Further, the items to be subjected to dark color correction are not limited to character data. For example, if a table or a line graph exists in the document data, and the ruled lines of the table or the line of the graph are specified in color, these may be corrected in dark colors. This allows tables, graphs, etc. to be clearly distinguished from other items when reproduced using the monochrome output section.

Further, the output section in this embodiment may be any device capable of outputting an image in a single color, such as a printer or a CRT.

As explained above, according to this embodiment, each item of a color original image is corrected for density according to the item, and when the image data is converted into monochrome image data and reproduced on the monochrome output unit, for example, Characters and front portions of the original image can be distinguished from the background color and image data portions.

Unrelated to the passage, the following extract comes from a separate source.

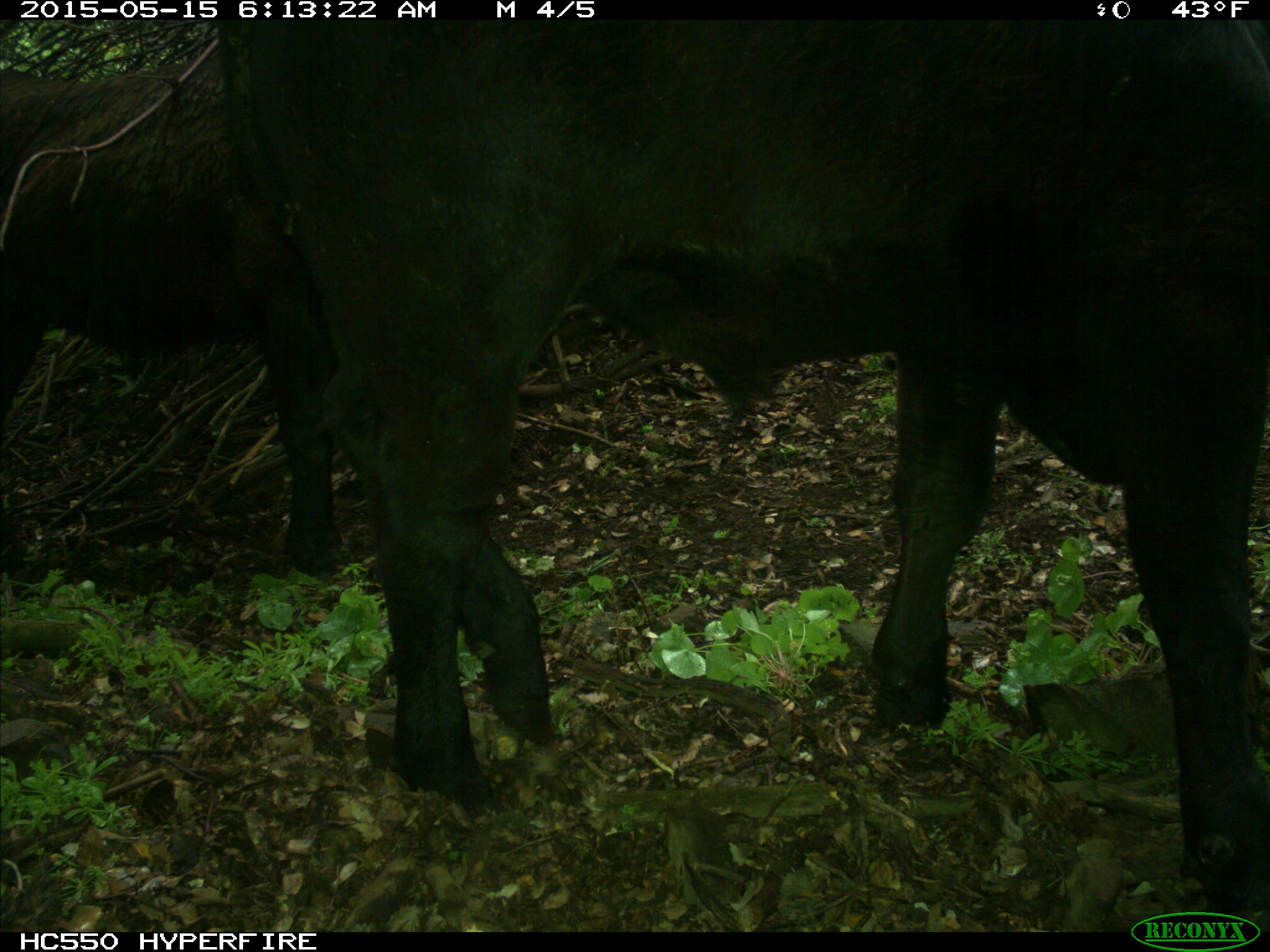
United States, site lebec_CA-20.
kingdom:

[Effects of the Invention] As explained above, according to the present invention, when converting color image information into monochrome image data, the brightness of color information of each item of the image data is corrected to be different depending on the item. By converting the image data into a monochrome image signal and outputting it, even if the image data is output to a monochrome output device,
For example, it has the effect of displaying and outputting the text portion of a color image so that it can be distinguished from other items.

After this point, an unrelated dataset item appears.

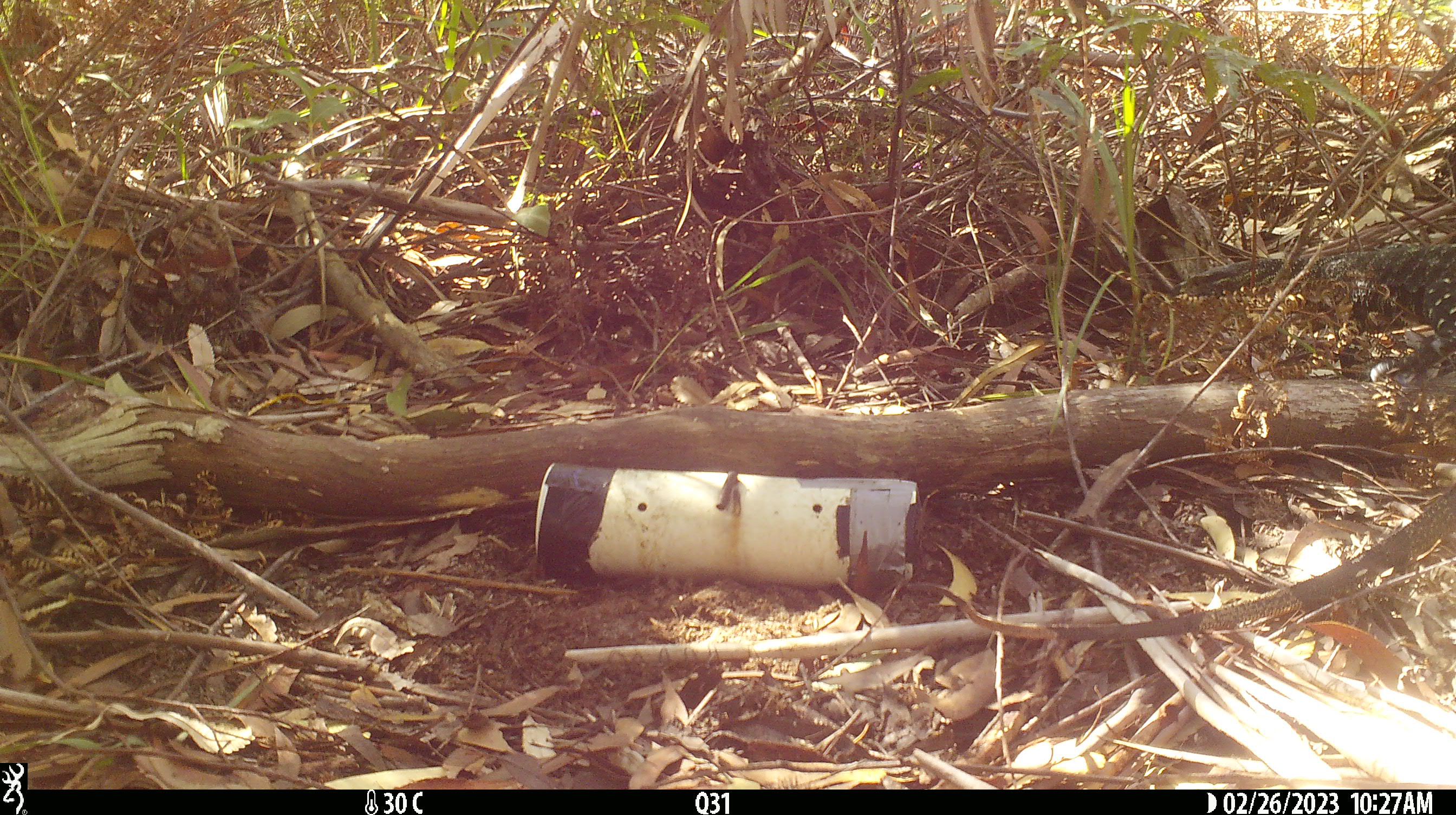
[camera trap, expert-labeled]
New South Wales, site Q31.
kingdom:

[Brief explanation of the drawing]

FIG. 1 is a block diagram showing a schematic configuration of the word processor of this embodiment, FIG. 2 is a diagram showing an example of document data processed by the word processor of this embodiment, and FIG. 3 is a block diagram showing an example of document data processed by the word processor of this embodiment. Fig. 4 is a diagram showing the data structure of text data; Fig. 5 is a flowchart showing an example of conversion from a color image to a monochrome image in the word processor of the embodiment; Fig. 6 is a diagram showing the structure of the text data; FIG. 7 is a block diagram showing a schematic configuration of a word processor according to an embodiment, and FIG.
12 is a flowchart showing an example of conversion to binary image data). In the figure, l1... CPU, 12... program memory, l3... working memory, 14, 14a... image memory, l5... document buffer, 16... magnetic disk, l7... keyboard, l 8, l
8 a... Output section, 30... Header section, 31...
Body part, 32... Page management table, 33... Page data part, 34... Format data, 38... Body data, 41... Attribute, 42... Text data. Fig. 3 Fig. 6

Claims (2)

[Claims] (1) An image processing device that converts color image information including document information and image information into monochromatic image information and outputs the same, the color of the text portion of the document information being determined from the color of other portions of the color image information. a first conversion means for converting the color of the non-text portion of the document information and the image information into a color lighter than the color of the text portion; An image processing device characterized by: (2) Claim characterized in that the darkest color information converted by the second conversion means is brighter than the lightest color information converted by the first conversion means. The image processing device according to item 1.